MATERIAL FOR THIS EXERCISE section start
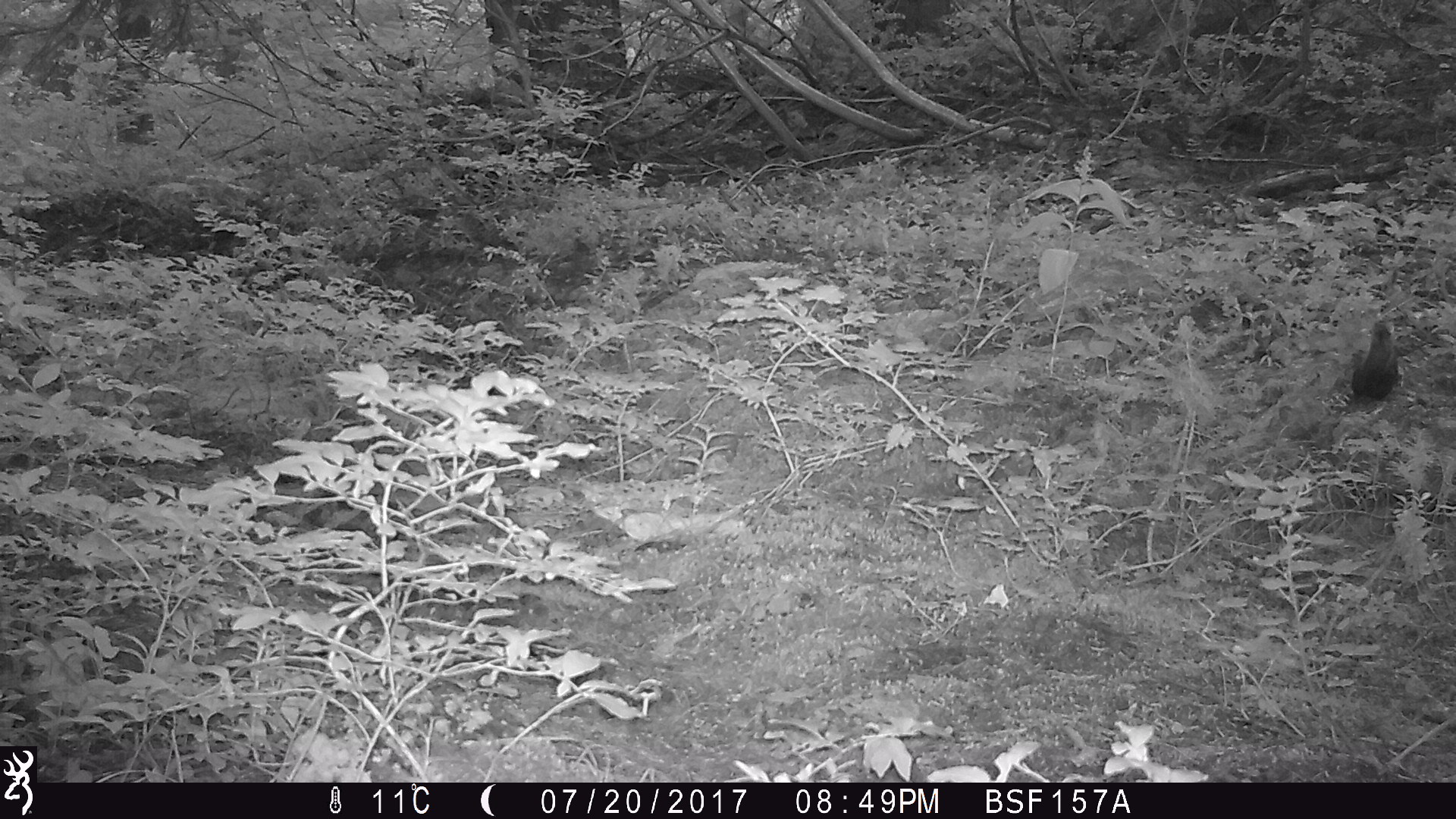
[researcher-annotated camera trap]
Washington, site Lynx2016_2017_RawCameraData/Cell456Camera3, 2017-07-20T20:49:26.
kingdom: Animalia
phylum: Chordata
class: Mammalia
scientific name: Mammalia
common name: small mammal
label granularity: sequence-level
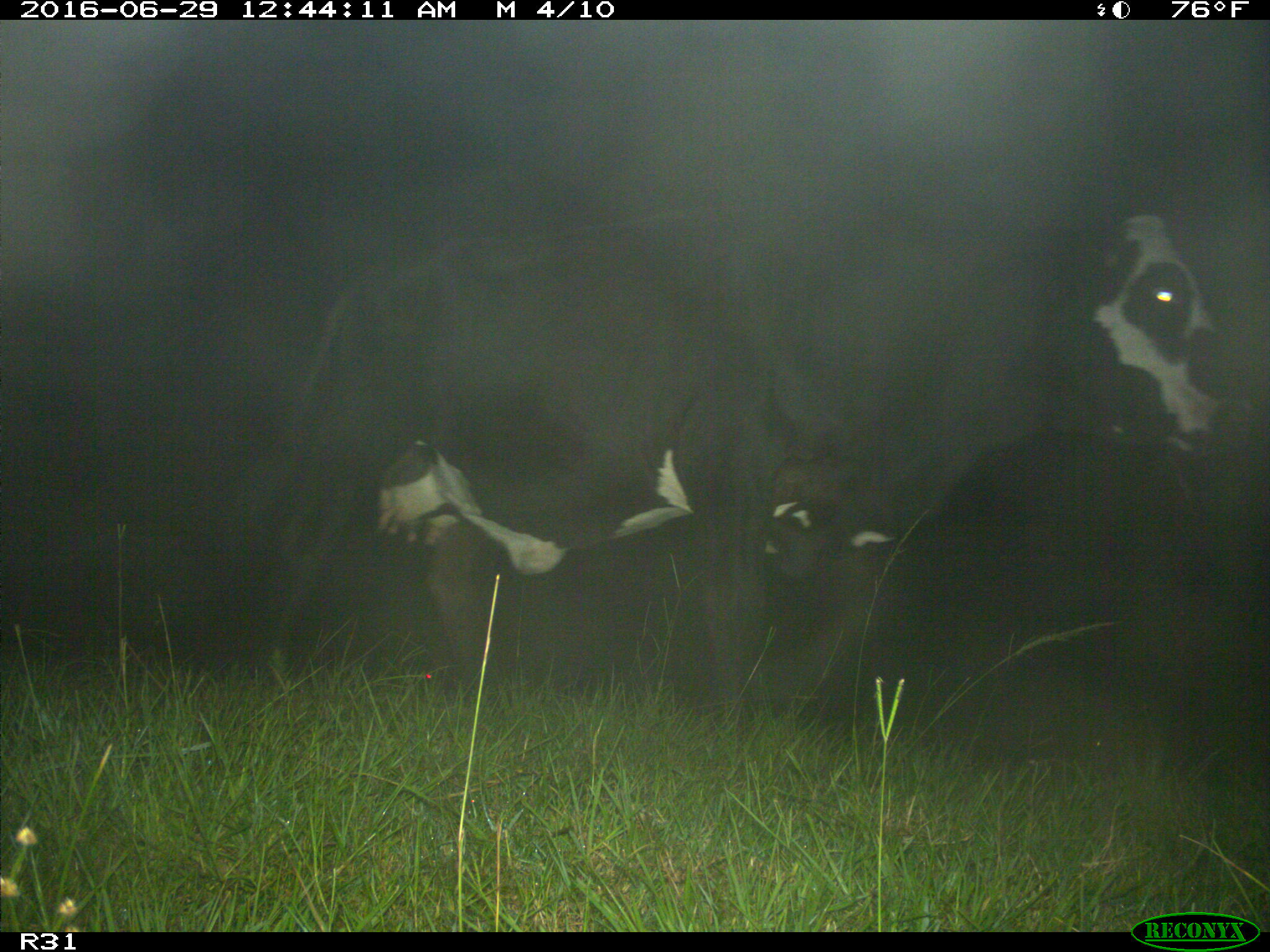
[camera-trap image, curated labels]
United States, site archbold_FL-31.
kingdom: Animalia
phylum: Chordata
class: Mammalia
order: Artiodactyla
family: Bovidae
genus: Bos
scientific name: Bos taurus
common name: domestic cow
MATERIAL FOR THIS EXERCISE section end
MATERIAL FOR THIS EXERCISE section start
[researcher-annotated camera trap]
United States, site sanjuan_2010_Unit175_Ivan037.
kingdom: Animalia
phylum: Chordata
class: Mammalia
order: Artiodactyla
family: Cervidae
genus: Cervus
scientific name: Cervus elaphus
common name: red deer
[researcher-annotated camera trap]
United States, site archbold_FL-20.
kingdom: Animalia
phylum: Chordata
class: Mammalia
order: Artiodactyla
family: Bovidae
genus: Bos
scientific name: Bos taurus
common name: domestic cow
MATERIAL FOR THIS EXERCISE section end
WHAT TO PRODUCE: A single number, please: how many lines in the data above contain the string "States"?

TASK RESPONSE: 3